In March, my daughter died hours after being born

Rohan Silva

How do we fit what happens to us into life without turning it into an anecdote with no teeth and a punchline you’ll mouth over and over for years to come.” That line comes from John Gaure’s play Six Degrees of Separation, and it’s been on my mind recently.

My wife Kate gave birth to a baby girl named Zola in mid-March this year but tragically our daughter died just a few hours after being born. Kate then became extremely ill from the same infection that overwhelmed the baby. (Fortunately, my wife has now mostly recovered physically.)

And that sentence you’ve just read — the one that started with “My wife Kate gave birth…” — is one that I’ve spoken or written so many times since Zola passed away that for me it’s become a bit of a dead phrase with “no teeth”. Because it’s so hard to talk to people about what happened, and yet you need others to know, so they understand what you’ve just been through, and why you might be unaccountably sad or angry.

Take work colleagues, for example. Society has come a long way when it comes to paternity leave, and had Zola lived, no one would have minded if I’d had months away  from my work to spend time with my daughter. But if your baby dies, how much time off do you get to grieve? I was scrambling to close an investment round for my business when Zola was born and passed away, and so I only managed to have a few days away from work.

I knew I needed to take time to process what had happened but I also couldn’t neglect the job of keeping my company afloat. I’d be lying if I said I didn’t partly appreciate having something to distract myself with — and it was the same with the hospital in Los Angeles where Zola was born and died.

In the days afterwards we had so many questions and complaints about what had happened, so I busied myself with meetings with doctors, organising my feedback and badgering the medical staff to make changes.
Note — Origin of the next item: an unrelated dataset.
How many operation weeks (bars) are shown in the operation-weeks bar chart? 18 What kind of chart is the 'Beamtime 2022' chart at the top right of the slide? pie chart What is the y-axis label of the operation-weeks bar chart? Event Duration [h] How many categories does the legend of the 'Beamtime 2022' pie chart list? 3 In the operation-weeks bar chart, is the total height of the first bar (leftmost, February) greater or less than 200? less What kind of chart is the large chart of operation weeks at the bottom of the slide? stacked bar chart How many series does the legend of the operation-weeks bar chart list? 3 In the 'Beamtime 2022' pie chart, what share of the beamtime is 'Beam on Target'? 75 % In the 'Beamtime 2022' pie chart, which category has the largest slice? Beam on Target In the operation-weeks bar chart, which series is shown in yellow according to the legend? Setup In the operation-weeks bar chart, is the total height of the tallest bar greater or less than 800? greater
But as with getting pulled back into work, the hospital stuff was a distraction — and detracted from the necessary and slow process of processing the loss of a child.
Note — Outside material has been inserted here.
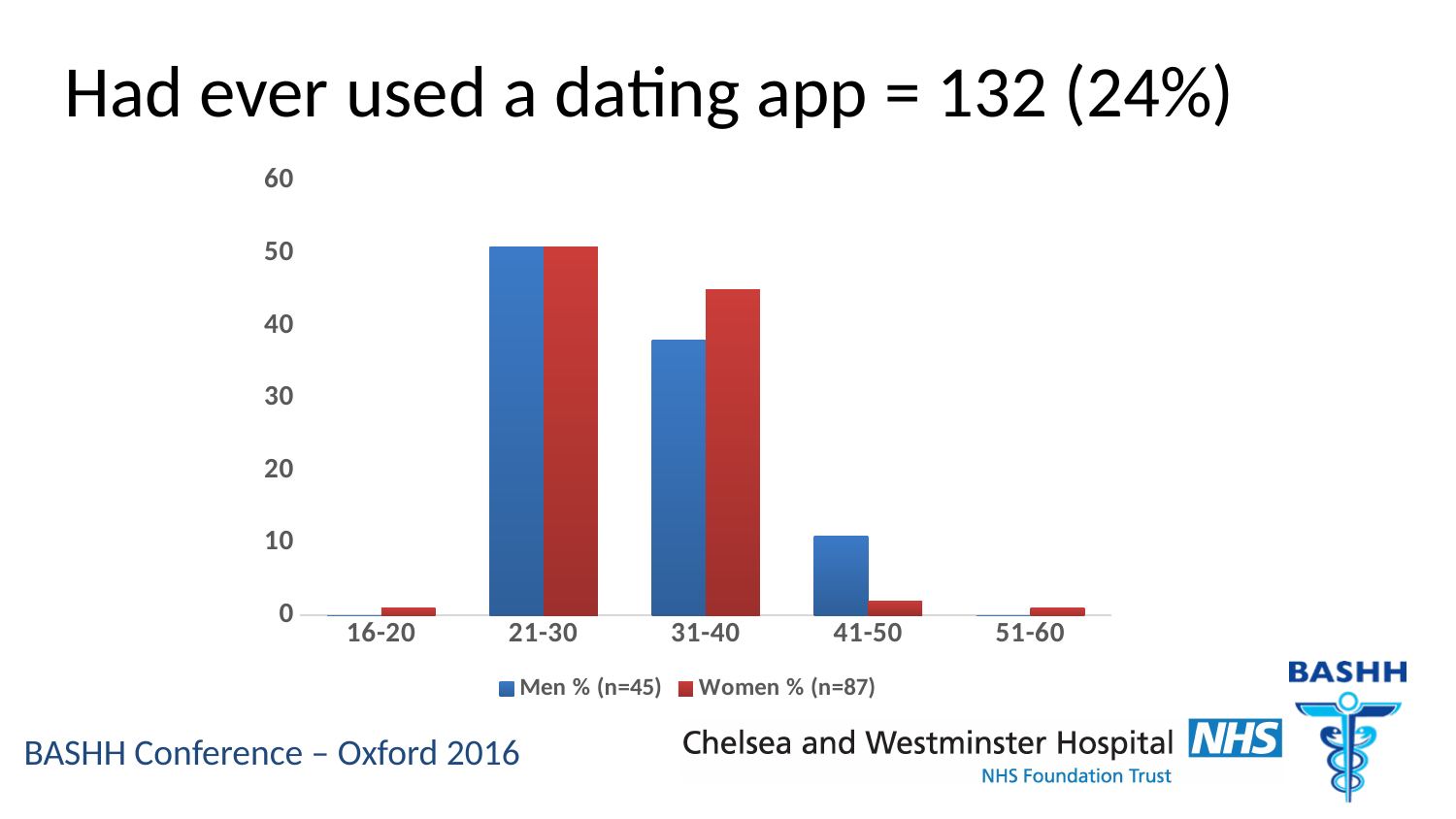
In the 41-50 age group, which series has the larger value, Men % (n=45) or Women % (n=87)? Men % (n=45) Which age group has the highest value for Women % (n=87)? 21-30 What kind of chart is shown on the slide? bar chart Is the value for Men % (n=45) in the 21-30 age group greater or less than 40? greater What are the two legend entries of the chart? Men % (n=45) and Women % (n=87) How many series does the chart's legend list? 2 From the 21-30 age group to the 51-60 age group, do the Men % (n=45) values rise or fall? fall Is the value for Men % (n=45) in the 41-50 age group greater or less than 20? less In the 31-40 age group, which series has the larger value, Men % (n=45) or Women % (n=87)? Women % (n=87) Which age group has the highest value for Men % (n=45)? 21-30 Is the value for Women % (n=87) in the 31-40 age group greater or less than 40? greater How many age groups are shown on the x axis of the chart? 5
Because it does take time. Six months on, I wouldn’t say that I’ve fully recovered yet, whatever that means.

So I think we do need to talk about how much paid leave people should get from their employer if their child dies. Tragedies do happen, no matter how much we hope they don’t. And as for finding another way to tell people what happened to my daughter Zola, perhaps I’ll get there in time. Perhaps writing this could be a start.